The National Planning Commission (NPC) has projected NPR 9,246 billion as planned investment for the country’s 15th Five-year development plan.
The projected amount is part of the approach paper of the five-year periodic plan that the National Development Council (NDC) has approved in its two-day meeting on April 05, 2019.
Under the approved plan, the country will spend the said amount over the next five years period to achieve growth targets.
Nepal’s five-year period plan begins with FY 2019-2020 and lasts till FY 2023-24 with a targeted 9.6 percent annual average growth rate. According to NPC, private sector is expected to bear half of the total planned investment.
The private sector is expected to invest nearly 55.5 percent or NPR 5,135.41 billion, while the government will cover 39.1 percent or NPR 3,613.32 billion investment, followed by the cooperative sector (5.4 percent), NPC added.
1) Private Sector Share: NPR 5.1 billion (55 Percent)
2) Government Sector Share: NPR 3.6 billion (39.1 percent)
3) Cooperative Sector: 5.4 percent
1) Agricultural sector: NPR 813.75 billion (5.4 percent)
2) Industrial Sector: NPR 3,154.61 billion (14.6 percent)
3) Service Sector: NPR 5,728 billion (9.9 percent)
According to NPC’s Secretary Laxman Aryal, the plan aims to minimize the portion of public sector investment gradually and give more scope for private sector participation in the country’s development process.

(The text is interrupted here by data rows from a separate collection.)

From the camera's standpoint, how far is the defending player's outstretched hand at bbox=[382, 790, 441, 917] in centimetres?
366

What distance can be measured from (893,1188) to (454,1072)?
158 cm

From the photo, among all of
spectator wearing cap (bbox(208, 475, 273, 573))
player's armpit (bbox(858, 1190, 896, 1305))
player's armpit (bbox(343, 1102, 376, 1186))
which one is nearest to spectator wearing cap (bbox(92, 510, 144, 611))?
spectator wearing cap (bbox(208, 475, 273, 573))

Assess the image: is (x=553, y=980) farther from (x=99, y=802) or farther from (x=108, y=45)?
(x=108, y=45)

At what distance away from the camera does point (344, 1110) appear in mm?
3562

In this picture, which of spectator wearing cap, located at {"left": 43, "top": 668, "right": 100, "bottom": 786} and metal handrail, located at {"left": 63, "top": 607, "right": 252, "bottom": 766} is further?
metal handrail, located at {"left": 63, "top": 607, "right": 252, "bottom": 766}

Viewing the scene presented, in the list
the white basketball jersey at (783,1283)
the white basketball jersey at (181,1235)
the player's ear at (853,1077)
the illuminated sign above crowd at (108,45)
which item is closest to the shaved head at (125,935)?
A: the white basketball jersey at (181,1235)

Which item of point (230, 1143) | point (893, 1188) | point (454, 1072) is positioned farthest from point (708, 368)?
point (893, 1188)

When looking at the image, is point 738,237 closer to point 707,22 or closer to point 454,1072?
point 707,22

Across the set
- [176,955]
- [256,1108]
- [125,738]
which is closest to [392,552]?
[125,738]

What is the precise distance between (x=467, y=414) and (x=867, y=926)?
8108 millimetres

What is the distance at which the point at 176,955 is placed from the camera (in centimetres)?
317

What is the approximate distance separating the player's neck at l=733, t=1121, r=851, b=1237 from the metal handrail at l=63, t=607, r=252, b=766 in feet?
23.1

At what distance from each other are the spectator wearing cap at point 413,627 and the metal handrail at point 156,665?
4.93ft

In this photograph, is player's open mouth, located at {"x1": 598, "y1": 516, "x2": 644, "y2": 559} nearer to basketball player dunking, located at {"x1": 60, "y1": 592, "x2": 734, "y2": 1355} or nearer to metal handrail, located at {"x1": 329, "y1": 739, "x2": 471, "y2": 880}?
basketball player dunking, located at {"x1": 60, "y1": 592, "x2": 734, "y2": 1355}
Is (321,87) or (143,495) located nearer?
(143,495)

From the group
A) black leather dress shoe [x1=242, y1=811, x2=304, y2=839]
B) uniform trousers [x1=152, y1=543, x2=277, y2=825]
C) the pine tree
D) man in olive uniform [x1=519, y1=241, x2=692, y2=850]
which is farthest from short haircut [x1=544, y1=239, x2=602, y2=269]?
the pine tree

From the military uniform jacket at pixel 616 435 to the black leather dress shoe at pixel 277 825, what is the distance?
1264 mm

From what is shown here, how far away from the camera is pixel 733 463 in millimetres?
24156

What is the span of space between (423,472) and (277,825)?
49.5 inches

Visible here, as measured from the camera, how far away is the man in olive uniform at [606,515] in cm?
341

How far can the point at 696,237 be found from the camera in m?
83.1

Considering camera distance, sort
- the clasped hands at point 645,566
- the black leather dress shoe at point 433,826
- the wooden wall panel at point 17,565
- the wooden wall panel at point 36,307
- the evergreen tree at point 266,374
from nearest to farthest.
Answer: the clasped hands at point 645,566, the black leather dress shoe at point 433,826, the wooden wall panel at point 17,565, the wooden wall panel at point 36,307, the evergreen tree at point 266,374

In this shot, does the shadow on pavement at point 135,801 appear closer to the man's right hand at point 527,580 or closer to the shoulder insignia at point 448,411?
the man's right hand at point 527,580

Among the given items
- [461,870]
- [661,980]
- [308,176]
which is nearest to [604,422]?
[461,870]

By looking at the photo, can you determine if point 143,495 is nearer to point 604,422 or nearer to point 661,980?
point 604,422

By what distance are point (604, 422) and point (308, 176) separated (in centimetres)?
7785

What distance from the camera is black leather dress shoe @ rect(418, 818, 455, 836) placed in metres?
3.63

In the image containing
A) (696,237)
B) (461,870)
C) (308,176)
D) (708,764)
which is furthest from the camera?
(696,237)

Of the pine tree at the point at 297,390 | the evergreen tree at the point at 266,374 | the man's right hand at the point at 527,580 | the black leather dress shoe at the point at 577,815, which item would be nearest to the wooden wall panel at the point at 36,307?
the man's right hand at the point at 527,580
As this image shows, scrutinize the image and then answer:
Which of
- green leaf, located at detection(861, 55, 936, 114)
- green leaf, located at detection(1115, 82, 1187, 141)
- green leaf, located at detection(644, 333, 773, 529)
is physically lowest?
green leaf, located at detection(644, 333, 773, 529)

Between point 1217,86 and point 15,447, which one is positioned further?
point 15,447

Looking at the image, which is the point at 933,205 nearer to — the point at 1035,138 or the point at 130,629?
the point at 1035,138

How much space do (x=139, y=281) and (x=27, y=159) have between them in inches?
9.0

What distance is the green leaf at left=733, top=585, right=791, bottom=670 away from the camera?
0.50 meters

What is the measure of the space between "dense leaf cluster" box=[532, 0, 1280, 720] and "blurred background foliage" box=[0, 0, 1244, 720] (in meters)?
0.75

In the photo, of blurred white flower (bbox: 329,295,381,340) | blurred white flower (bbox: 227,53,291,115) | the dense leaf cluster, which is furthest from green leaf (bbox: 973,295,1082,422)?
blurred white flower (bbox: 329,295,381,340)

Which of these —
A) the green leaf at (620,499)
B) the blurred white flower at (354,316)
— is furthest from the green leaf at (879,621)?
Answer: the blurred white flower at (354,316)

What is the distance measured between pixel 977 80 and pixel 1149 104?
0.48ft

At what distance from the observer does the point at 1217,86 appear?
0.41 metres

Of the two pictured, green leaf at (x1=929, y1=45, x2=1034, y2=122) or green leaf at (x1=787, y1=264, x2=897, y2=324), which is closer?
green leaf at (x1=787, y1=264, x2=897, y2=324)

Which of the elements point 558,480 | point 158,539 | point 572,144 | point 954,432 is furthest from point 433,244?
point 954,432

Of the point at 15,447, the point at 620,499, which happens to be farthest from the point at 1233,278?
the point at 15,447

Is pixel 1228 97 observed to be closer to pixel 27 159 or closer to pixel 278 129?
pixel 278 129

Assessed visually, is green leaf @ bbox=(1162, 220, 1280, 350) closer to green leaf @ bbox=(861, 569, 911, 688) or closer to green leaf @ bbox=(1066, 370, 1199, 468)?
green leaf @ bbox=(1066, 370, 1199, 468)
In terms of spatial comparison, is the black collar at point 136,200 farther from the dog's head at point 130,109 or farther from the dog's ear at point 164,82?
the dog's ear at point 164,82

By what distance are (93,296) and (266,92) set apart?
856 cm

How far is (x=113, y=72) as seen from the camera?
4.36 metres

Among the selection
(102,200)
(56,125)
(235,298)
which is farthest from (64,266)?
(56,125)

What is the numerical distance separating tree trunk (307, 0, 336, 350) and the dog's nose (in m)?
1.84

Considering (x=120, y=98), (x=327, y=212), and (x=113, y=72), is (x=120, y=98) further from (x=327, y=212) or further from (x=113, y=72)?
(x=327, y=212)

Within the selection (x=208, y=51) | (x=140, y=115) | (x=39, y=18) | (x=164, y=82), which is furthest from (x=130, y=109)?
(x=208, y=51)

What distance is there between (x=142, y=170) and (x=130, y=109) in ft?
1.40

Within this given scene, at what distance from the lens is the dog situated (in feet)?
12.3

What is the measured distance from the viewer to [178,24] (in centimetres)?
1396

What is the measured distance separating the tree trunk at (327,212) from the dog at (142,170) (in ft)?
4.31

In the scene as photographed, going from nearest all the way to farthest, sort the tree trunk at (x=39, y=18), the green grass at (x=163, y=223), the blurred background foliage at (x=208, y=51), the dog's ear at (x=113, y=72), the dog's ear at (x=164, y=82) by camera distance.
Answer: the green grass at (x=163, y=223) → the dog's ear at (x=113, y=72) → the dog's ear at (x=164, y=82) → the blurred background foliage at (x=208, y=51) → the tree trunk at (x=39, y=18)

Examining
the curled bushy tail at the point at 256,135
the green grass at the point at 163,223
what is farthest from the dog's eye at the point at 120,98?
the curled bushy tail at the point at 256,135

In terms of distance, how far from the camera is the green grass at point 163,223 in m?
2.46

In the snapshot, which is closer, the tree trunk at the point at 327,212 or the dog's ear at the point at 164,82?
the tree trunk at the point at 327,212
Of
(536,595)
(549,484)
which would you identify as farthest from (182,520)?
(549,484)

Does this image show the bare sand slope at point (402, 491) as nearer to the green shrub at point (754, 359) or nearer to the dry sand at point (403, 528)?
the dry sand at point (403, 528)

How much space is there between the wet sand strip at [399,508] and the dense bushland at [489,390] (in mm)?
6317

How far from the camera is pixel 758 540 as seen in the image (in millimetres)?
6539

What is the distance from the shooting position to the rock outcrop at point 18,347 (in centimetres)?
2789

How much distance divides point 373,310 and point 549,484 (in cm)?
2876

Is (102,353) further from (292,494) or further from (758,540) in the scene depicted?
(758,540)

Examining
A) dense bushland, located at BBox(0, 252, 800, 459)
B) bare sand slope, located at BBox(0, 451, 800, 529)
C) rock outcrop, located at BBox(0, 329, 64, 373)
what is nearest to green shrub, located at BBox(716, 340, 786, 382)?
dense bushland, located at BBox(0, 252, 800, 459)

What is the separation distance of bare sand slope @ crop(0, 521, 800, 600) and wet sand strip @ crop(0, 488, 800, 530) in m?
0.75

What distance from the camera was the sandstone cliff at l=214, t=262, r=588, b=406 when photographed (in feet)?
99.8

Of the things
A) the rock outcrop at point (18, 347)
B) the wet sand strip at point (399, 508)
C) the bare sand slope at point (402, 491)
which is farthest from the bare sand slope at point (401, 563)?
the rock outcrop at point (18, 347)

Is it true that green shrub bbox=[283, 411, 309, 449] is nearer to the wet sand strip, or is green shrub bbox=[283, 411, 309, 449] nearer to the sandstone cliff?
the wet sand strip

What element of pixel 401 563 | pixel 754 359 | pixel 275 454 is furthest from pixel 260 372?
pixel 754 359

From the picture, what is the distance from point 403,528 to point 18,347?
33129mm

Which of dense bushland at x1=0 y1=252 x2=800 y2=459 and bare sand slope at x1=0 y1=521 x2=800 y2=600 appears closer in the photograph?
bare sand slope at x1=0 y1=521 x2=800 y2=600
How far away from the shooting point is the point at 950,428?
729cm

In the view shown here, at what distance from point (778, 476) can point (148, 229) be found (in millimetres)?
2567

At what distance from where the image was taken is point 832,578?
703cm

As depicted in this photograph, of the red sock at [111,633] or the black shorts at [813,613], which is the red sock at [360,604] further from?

“During this period, the government has a role to create a foundation for development by making investments in the infrastructure. However, the public sector investments will gradually go down in the next periodic plan to provide more space for the private sector,” Aryal adds.
Under the five-year plan, the government also aims at making the nation a developed one from the least developed status.
However, mobilization of resources for the planned activities remains a concern, said the Finance Minister Yuba Raj Khatiwada at the closing ceremony of NDC.
In this regard, the Finance Minister pitched on the need for increase of gross domestic savings to mobilize internal funds to fill financial resource gaps.
Khatiwada also raised the Federal Government’s financial liability as a challenge in financial resource mobilization, while highlighting the government’s current annual liability of NPR 600 billion as a combination of pension costs and national pride projects, among other key expenditures.